##### Stored rows

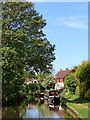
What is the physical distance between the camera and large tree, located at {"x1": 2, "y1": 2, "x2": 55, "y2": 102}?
23177mm

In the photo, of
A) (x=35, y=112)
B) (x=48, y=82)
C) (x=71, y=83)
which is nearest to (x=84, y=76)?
(x=35, y=112)

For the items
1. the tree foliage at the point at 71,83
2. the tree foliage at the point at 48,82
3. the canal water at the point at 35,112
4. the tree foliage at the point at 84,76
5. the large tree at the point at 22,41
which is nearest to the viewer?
the canal water at the point at 35,112

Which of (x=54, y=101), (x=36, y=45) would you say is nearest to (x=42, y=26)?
(x=36, y=45)

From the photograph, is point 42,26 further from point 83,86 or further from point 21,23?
point 83,86

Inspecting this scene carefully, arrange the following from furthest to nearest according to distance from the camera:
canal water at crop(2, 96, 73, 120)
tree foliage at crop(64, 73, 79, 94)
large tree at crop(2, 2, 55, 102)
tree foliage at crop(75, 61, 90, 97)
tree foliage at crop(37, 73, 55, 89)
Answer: tree foliage at crop(37, 73, 55, 89)
tree foliage at crop(64, 73, 79, 94)
tree foliage at crop(75, 61, 90, 97)
large tree at crop(2, 2, 55, 102)
canal water at crop(2, 96, 73, 120)

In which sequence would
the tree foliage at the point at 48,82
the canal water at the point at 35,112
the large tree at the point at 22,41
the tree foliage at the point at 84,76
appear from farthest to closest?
the tree foliage at the point at 48,82
the tree foliage at the point at 84,76
the large tree at the point at 22,41
the canal water at the point at 35,112

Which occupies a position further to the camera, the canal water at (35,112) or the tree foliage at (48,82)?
the tree foliage at (48,82)

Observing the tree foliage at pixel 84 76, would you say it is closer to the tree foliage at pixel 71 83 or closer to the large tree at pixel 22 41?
the large tree at pixel 22 41

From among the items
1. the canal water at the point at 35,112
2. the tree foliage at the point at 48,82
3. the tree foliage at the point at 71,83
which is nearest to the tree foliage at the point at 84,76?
the canal water at the point at 35,112

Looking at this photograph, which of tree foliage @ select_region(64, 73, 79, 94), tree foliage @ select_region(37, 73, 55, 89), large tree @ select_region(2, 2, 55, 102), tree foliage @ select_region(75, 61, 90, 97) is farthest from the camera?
tree foliage @ select_region(37, 73, 55, 89)

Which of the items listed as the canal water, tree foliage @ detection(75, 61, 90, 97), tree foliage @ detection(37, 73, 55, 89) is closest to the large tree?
the canal water

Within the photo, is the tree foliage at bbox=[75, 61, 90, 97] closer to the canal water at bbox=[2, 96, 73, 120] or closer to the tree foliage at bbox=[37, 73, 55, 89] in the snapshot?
the canal water at bbox=[2, 96, 73, 120]

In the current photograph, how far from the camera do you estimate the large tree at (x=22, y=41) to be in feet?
76.0

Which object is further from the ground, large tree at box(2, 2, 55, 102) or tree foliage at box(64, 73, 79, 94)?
large tree at box(2, 2, 55, 102)
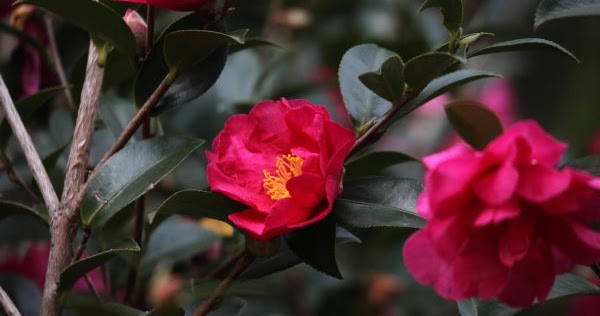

##########

> Task requirements:
Rewrite every line of the records above as a Markdown table with the columns Row and Line, numbering the rows in order. Skip blank lines and leave out the pictures.

> Answer to the problem:
| Row | Line |
|---|---|
| 1 | What is the physical distance between the camera and large tree, located at {"x1": 2, "y1": 2, "x2": 55, "y2": 102}? |
| 2 | 23177mm |
| 3 | In the photo, of |
| 4 | A) (x=35, y=112) |
| 5 | B) (x=48, y=82) |
| 6 | C) (x=71, y=83) |
| 7 | which is nearest to (x=84, y=76)? |
| 8 | (x=35, y=112) |
| 9 | For the items |
| 10 | 1. the tree foliage at the point at 71,83 |
| 11 | 2. the tree foliage at the point at 48,82 |
| 12 | 3. the canal water at the point at 35,112 |
| 13 | 4. the tree foliage at the point at 84,76 |
| 14 | 5. the large tree at the point at 22,41 |
| 15 | which is nearest to the viewer? |
| 16 | the canal water at the point at 35,112 |
| 17 | Which of (x=54, y=101), (x=36, y=45) would you say is nearest to (x=42, y=26)? |
| 18 | (x=36, y=45) |
| 19 | From the photograph, is point 42,26 further from point 83,86 or further from point 21,23? |
| 20 | point 83,86 |
| 21 | Inspecting this scene carefully, arrange the following from furthest to nearest according to distance from the camera: |
| 22 | canal water at crop(2, 96, 73, 120) |
| 23 | tree foliage at crop(64, 73, 79, 94) |
| 24 | large tree at crop(2, 2, 55, 102) |
| 25 | tree foliage at crop(75, 61, 90, 97) |
| 26 | tree foliage at crop(37, 73, 55, 89) |
| 27 | Answer: tree foliage at crop(37, 73, 55, 89) |
| 28 | tree foliage at crop(64, 73, 79, 94) |
| 29 | tree foliage at crop(75, 61, 90, 97) |
| 30 | large tree at crop(2, 2, 55, 102) |
| 31 | canal water at crop(2, 96, 73, 120) |
| 32 | In which sequence would |
| 33 | the tree foliage at the point at 48,82 |
| 34 | the canal water at the point at 35,112 |
| 35 | the large tree at the point at 22,41 |
| 36 | the tree foliage at the point at 84,76 |
| 37 | appear from farthest to closest? |
| 38 | the tree foliage at the point at 48,82 |
| 39 | the tree foliage at the point at 84,76 |
| 40 | the large tree at the point at 22,41 |
| 41 | the canal water at the point at 35,112 |
| 42 | Which occupies a position further to the camera, the canal water at (35,112) or the tree foliage at (48,82)? |
| 43 | the tree foliage at (48,82) |
| 44 | Observing the tree foliage at pixel 84 76, would you say it is closer to the tree foliage at pixel 71 83 or closer to the large tree at pixel 22 41? |
| 45 | the large tree at pixel 22 41 |
| 46 | From among the items |
| 47 | 1. the canal water at the point at 35,112 |
| 48 | 2. the tree foliage at the point at 48,82 |
| 49 | 3. the tree foliage at the point at 71,83 |
| 50 | which is nearest to the tree foliage at the point at 84,76? |
| 51 | the canal water at the point at 35,112 |
| 52 | Looking at this photograph, which of tree foliage @ select_region(64, 73, 79, 94), tree foliage @ select_region(37, 73, 55, 89), large tree @ select_region(2, 2, 55, 102), tree foliage @ select_region(75, 61, 90, 97) is farthest from the camera? |
| 53 | tree foliage @ select_region(37, 73, 55, 89) |
| 54 | Which of the items listed as the canal water, tree foliage @ detection(75, 61, 90, 97), tree foliage @ detection(37, 73, 55, 89) is closest to the large tree? |
| 55 | the canal water |
| 56 | Within the photo, is the tree foliage at bbox=[75, 61, 90, 97] closer to the canal water at bbox=[2, 96, 73, 120] or closer to the tree foliage at bbox=[37, 73, 55, 89] in the snapshot? |
| 57 | the canal water at bbox=[2, 96, 73, 120] |
| 58 | In the current photograph, how far from the camera do you estimate the large tree at (x=22, y=41) to be in feet? |
| 59 | 76.0 |
| 60 | Which object is further from the ground, large tree at box(2, 2, 55, 102) or tree foliage at box(64, 73, 79, 94)? |
| 61 | large tree at box(2, 2, 55, 102) |